Convert 3dcnn to pytorch 2dcnn

hi i read a paper and i want to convert neural network architecure from 3DCNN to 2DCNN
this is the picture of 3dcnn architecture:

i’m confused because there is no kernel size in conv and how to set param in pytorch PRelu

In this paper the dimensions are represented in (H, W, D, C) format (H - height, W - width, D - (temporal) depth, C - channels). So the input, (32, 32, 10, 1) is 10 consecutive grayscale (because C equals 1) frames of size 32x32. Since you can see how the number of channels changes at each level, you know how to define the in_channels and out_channels of nn.Conv3d or nn.Conv2d.

It appears that both Convolution3D layers have kernel sizes 1x1x1 since they don’t affect the inputs H, W and D size. The kernel size of MaxPooling layers is 3x3x3, which can be seen by the difference in feature sizes after they’re applied. Here’s a screenshot that can make it clearer Screenshot from 2020-05-09 00-12-14

Do note that the dimension order convention in PyTorch is different from the one used in the paper. PyTorch uses (N, C, D, H, W) while the paper uses the TensorFlow convention (N, H, W, D, C). N stand for batch size.

nn.PReLU’s num_parameters is gonna be number of channels before it.
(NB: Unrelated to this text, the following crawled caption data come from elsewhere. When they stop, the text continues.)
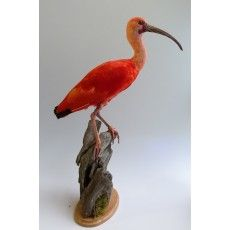 red ibis. Nice colourful item for in your interior. www.demuseumwinkel.. Opgezette dieren.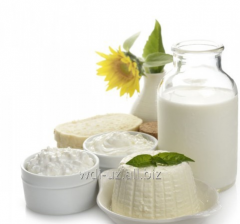 Equipment for production of yogurt, cream and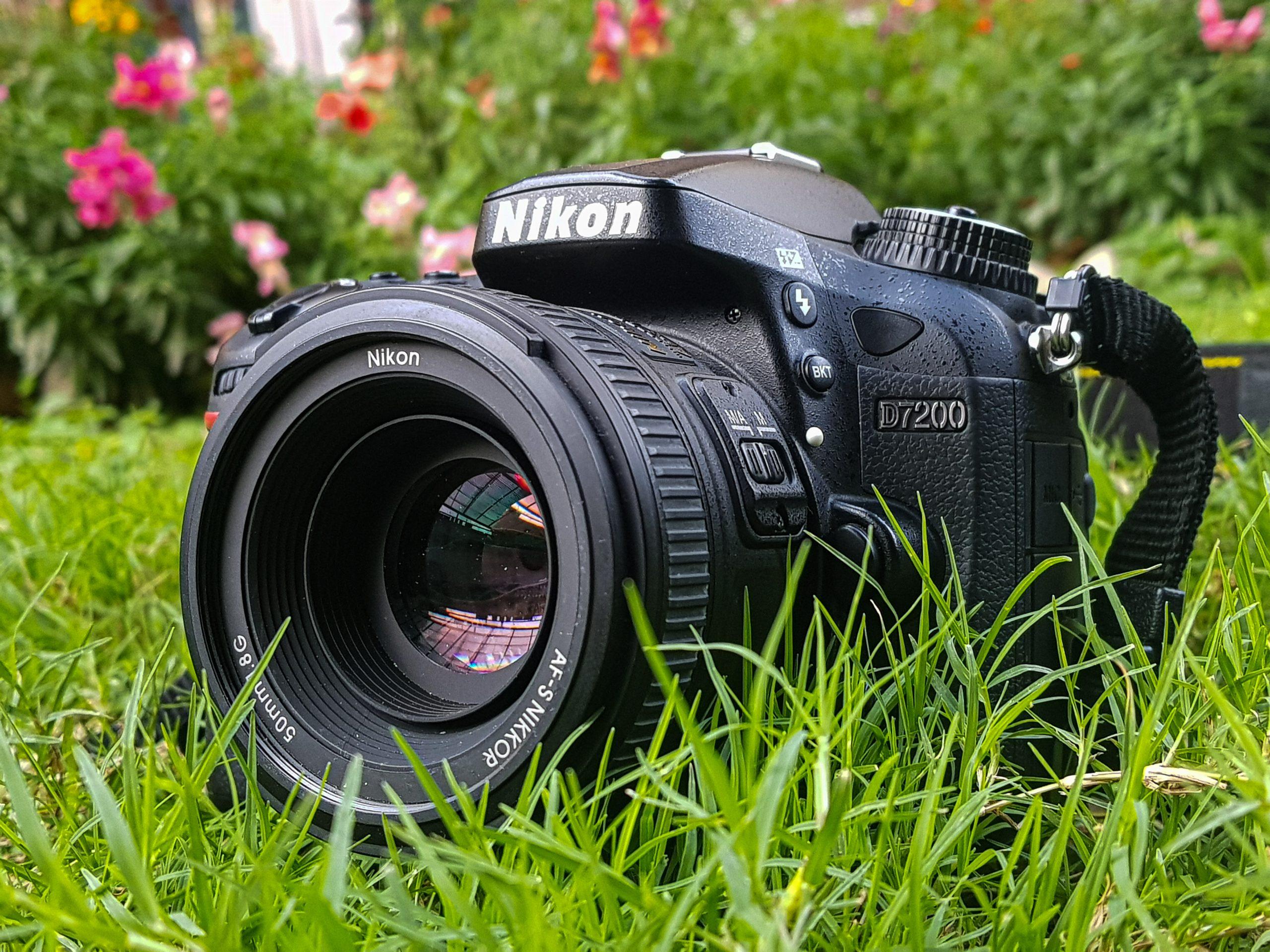 Nikon Camera laid on grass
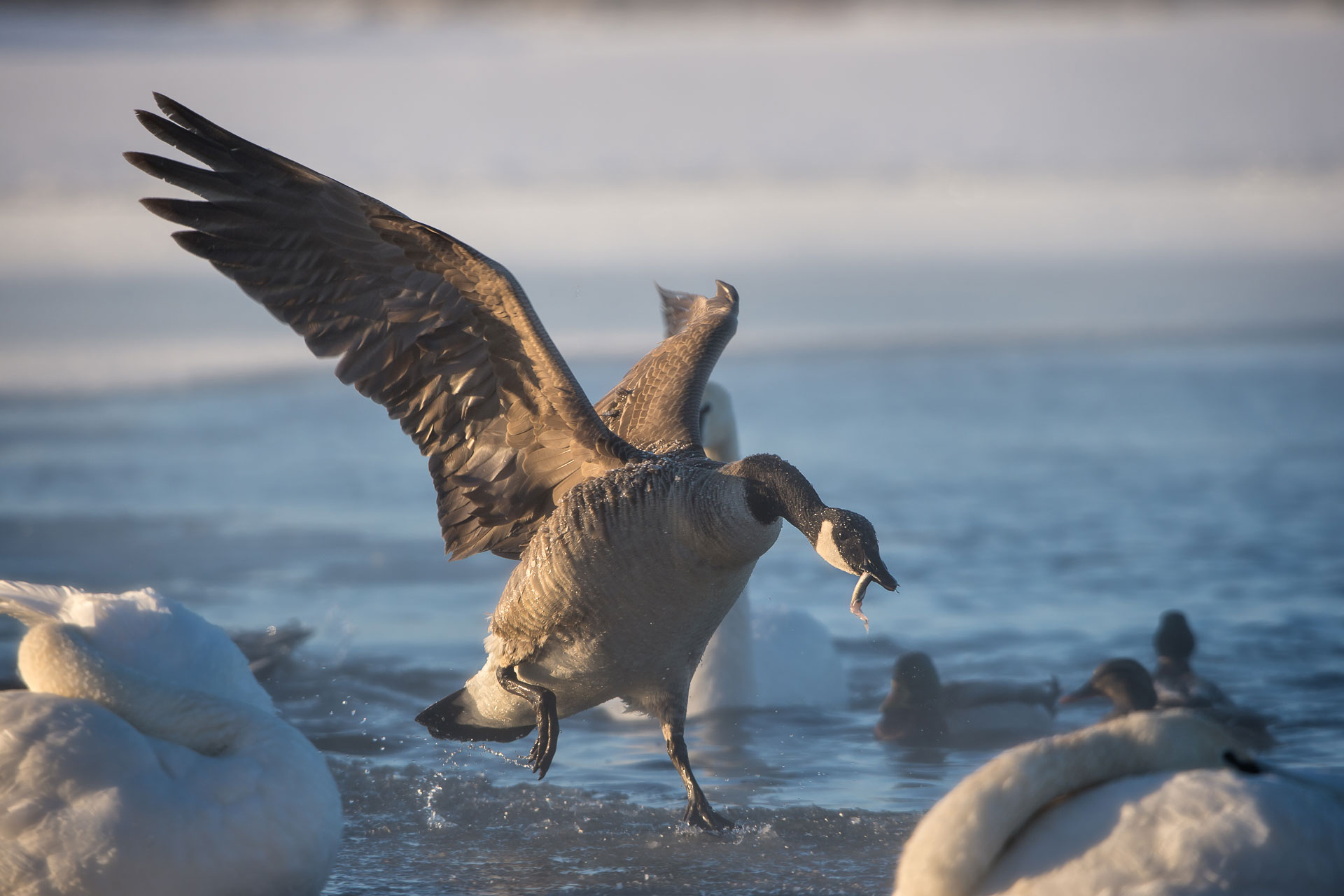 Canada Goose with Fish  (Branta canadensis)    January  10, 2016: -9 deg F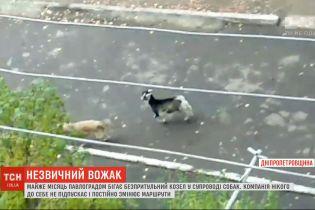 Необычная компания: козел возглавил стаю собак на Днепропетровщине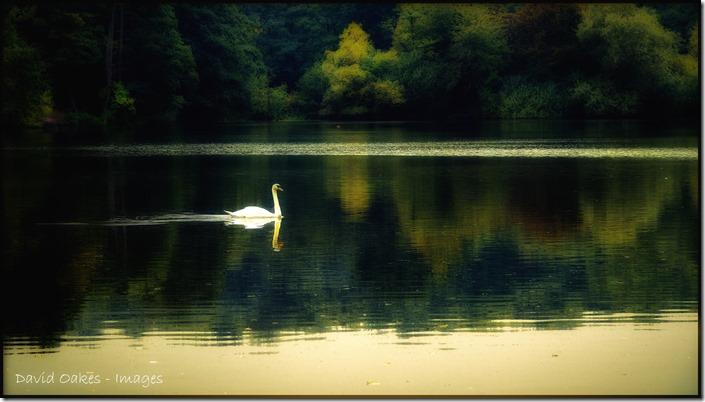 Swan-at-Dusk3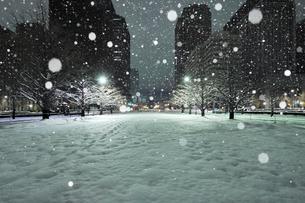 大雪の深夜の行幸通りと丸の内のビル群の写真素材 [FYI02446889]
Basically, the first three layers of the network are

nn.Conv3d(in_channels=1, out_channels=32, kernel_size=1)
nn.PReLU(num_parameters=32)
nn.MaxPool3d(kernel_size=3)

Now you can convert to 2d everything before Dense (nn.Linear) by just replacing 3d with 2d in the name of the layer. For the first Dense layer, you’ll have to check the output shape of the previous layer in order to define it.

1 Like

class Flatten(nn.Module):
    def forward(self, input):
        return input.view(input.size(0), -1)

class ActionNet(Module):

    def __init__(self, num_class=4):
        super(ActionNet, self).__init__()
        
        self.cnn_layer = Sequential(
            #conv1
            Conv2d(in_channels=1, out_channels=32, kernel_size=1),
            PReLU(num_parameters=32),
            MaxPool2d(kernel_size=3),
            #conv2
            Conv2d(in_channels=32, out_channels=64, kernel_size=1),
            PReLU(num_parameters=64),
            MaxPool2d(kernel_size=3),
            Flatten(),
            Linear(576, 128),
            ReLU(inplace=True),
            Dropout(0.5),
            Linear(128, num_class)
        )
    
    def forward(self, x):

        x = self.cnn_layer(x)
        return x
        

HI here is my network please correct me if i’m wrong @ibro45

oh and also, do i need batch normalization? @ibro45

Seems good! I would use batchnorm, just remember to set bias=False in the convolutional layer before it Any purpose to set bias=False in DenseNet torchvision?

1 Like